Travie McCoy – Lazarus
Release Date: June 8, 2010
Record Label: Decaydance/Fueled By Ramen
Life must be good for the artist formerly known as Travis McCoy. Now going by his childhood name Travie, this Gym Class Hero emcee is unleashing his first solo album, Lazarus, to the hip-hop world. Full of summer time jams, it's hard to imagine this is the same guy who rapped about desolate times and experiences in his band’s second album Papercut Chronicles. Taking a break from his Gym Class duties, McCoy decided that an album full of positive songs (rather than some of the bleaker stuff he planned on releasing) would be a better release for the summer time.
The Lazarus artworks seems to depict a new-age version of The Music Man, or maybe Travie, floating up to the clouds, ready to shower everyone with his feel-good jams. And that’s exactly how the album kicks off. “Dr. Feel Good” is banging opener with a great hook from Cee-Lo Green (note: if you want to have kick-ass hooks, hire Cee-Lo; it never fails). On the track, McCoy rhymes about what it would be like to be happy. It’s got a Jock Jams feel to it, as it’ll get you moving rather quickly. The auto-tuned electro-rocker “Superbad (11:34)” works in a weird way, although it comes across as a Gym Class b-side. The major difference between this solo release and a Gym Class release is how much singing McCoy does. Sure, he isn’t the best vocalist, but he isn’t bad. He’s about on par (or maybe even better than) with Decaydance buddy William Beckett.
The song that may or may not have already set your summer ablaze is the breezy “Billionaire.” This track seems to have fallen out of Jason Mraz’s last album and is paced by some steel drums and Bruno Mars’ delicious chorus, while McCoy pleads about wanting to become a billionaire. The first highlight of Lazarus is the urgent “Need You,” a light pop-rock number that really shines a light on McCoy’s singing talents.
Not every song is a smash, such as the boring filler of “Critical” and “After Midnight” follows the obnoxious dance/neon phase, but his charm can make up for the missteps at times. The old-school nature of “Akidagain” will take you down nostalgia lane. The chorus of children that sing the hook will stay in your head for hours, while McCoy’s flow has never sounded tighter. McCoy shows his classic rock roots with “We’ll Be Alright,” which samples a Supergrass song, even though the lyrics have about as much complexity as a Cobra Starship song.
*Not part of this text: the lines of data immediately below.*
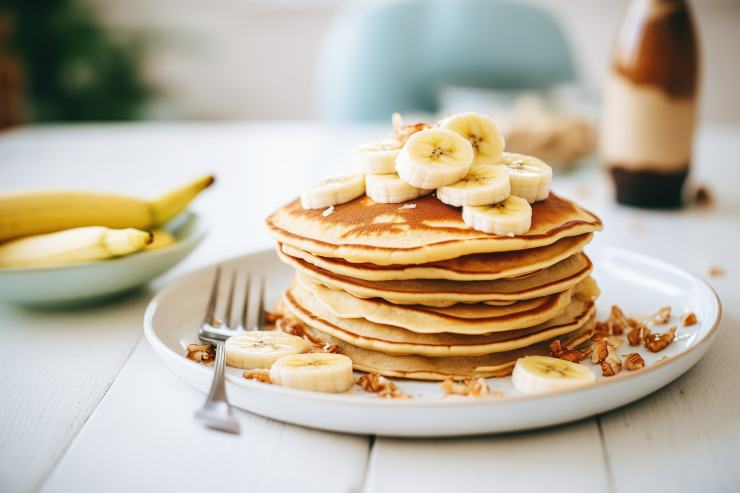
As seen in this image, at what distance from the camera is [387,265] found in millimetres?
947

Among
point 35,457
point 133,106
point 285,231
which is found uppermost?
point 285,231

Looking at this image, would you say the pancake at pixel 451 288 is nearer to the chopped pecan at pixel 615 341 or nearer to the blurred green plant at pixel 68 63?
the chopped pecan at pixel 615 341

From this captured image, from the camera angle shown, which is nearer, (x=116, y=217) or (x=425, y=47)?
(x=116, y=217)

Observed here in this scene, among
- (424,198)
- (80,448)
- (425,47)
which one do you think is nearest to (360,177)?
(424,198)

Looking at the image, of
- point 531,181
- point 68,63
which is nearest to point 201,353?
point 531,181

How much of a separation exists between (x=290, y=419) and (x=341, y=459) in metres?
0.08

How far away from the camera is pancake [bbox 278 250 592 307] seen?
94 cm

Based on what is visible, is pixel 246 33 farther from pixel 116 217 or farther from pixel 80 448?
pixel 80 448

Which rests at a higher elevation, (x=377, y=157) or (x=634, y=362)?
(x=377, y=157)

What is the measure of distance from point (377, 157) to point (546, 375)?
0.42 metres

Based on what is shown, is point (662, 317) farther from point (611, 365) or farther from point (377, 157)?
point (377, 157)

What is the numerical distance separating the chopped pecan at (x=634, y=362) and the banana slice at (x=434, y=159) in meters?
0.34

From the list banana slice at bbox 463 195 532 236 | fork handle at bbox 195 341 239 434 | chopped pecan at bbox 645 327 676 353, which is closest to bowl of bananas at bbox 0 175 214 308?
fork handle at bbox 195 341 239 434

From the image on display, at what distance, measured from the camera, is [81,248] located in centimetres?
121
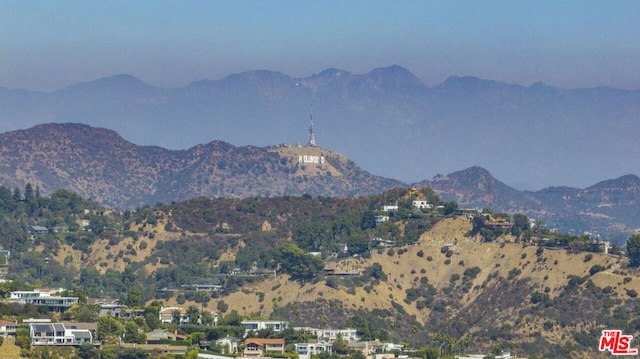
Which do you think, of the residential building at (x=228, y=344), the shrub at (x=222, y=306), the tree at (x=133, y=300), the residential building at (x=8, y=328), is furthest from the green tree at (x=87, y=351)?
the shrub at (x=222, y=306)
The closest McCoy gets to radio rap is on “The Manuel,” which features more auto-tuned goodness, this time from the guy who made this whole craze popular, T-Pain. Despite that, McCoy closes out Lazarus with a song old school GCH fans will appreciate. “Don’t Pretend” gives us McCoy at his most vulnerable, as it’s not all sunshine and rainbows in his life.
Did I expect to like this album as much as I do? Not really, but thanks to some well-placed songs, a quality collection of producers, and Travie McCoy’s undeniable charm, Lazarus has landed on my summer playlist. This is not a world-beater by any means, but it shows some growth in McCoy as an artist and lets him get out his ideas before recording and releasing the next Gym Class Heroes album. Maybe if he had Hayley Williams sing a chorus on this record, more people would pay attention to it or give it to chance. But on the real, Lazarus isn’t any worse than B.o.B’s recent album and it is definitely worth your time this summer.
Eh.... this album isn't terrible.... but it isn't anything to get excited about. Granted that I heard this record right between hearing Drake's TML and Eminem's Recovery, but still I don't see this record getting much spins from me.